Kampagne gegen Gesundheitsreform Schwarze Bürgerrechtler buhen Romney aus

PR-Panne für Mitt Romney: Der designierte Präsidentschaftskandidat der US-Republikaner wettert vor einer einflussreichen schwarzen Bürgerrechtsorganisation in Houston gegen "Obamacare" - und löst heftige Reaktionen beim Publikum aus.

Kein Händchen beim Werben um schwarze Wähler: Der designierte Präsidentschaftskandidat der US-Republikaner ist bei einem Wahlkampfauftritt vor einem Bürgerrechtsverband in Houston, Texas, heftig ausgebuht worden.

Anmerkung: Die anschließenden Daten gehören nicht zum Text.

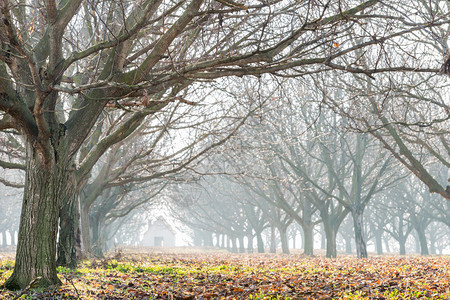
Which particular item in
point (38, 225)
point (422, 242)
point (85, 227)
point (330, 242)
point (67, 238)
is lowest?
point (422, 242)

Das Publikum der National Association for the Advancement of Colored People (NAACP) reagierte mit Missfallen auf Romneys Ankündigung, die Gesundheitsreform Obamas zu kippen, falls er ins Weiße Haus einziehen sollte.

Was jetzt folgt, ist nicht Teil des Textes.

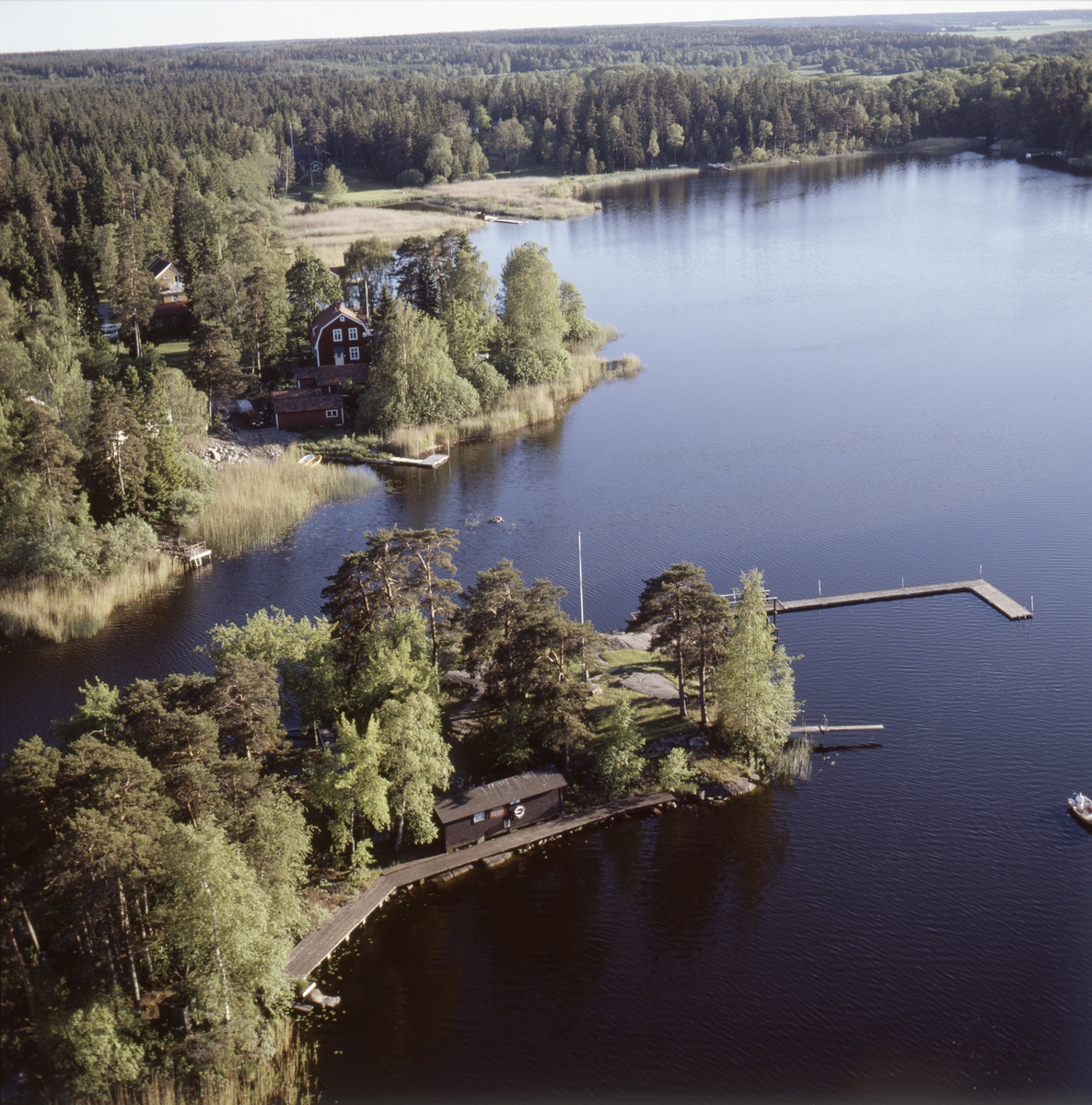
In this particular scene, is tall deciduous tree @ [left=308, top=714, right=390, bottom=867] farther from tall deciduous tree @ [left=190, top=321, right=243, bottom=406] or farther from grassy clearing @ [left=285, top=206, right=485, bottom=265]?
grassy clearing @ [left=285, top=206, right=485, bottom=265]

Romney begründete seine Ablehnung der Gesundheitsreform mit dem Hinweis, die Löcher im Staatshaushalt müssten gestopft werden.

(Foto: AFP)

Romney sagte, er zähle die Reform, die er abschätzig "Obamacare" nannte, zu jenen "teuren und überflüssigen" Beschlüssen, die er "eliminieren" wolle - und erntete offenbar eine andere Reaktion als erwartet. Daraufhin habe Romney "nervös gegrinst" und sei von seiner vorbereiteten Rede abgekommen, um sich zu erklären, berichtete die New York Times. In einem Interview mit dem TV-Sender Fox stritt Romney dagegen ab, von den Pfiffen des Publikum überrascht worden zu sein. Er rechne trotzdem mit den Stimmen der Afroamerikaner.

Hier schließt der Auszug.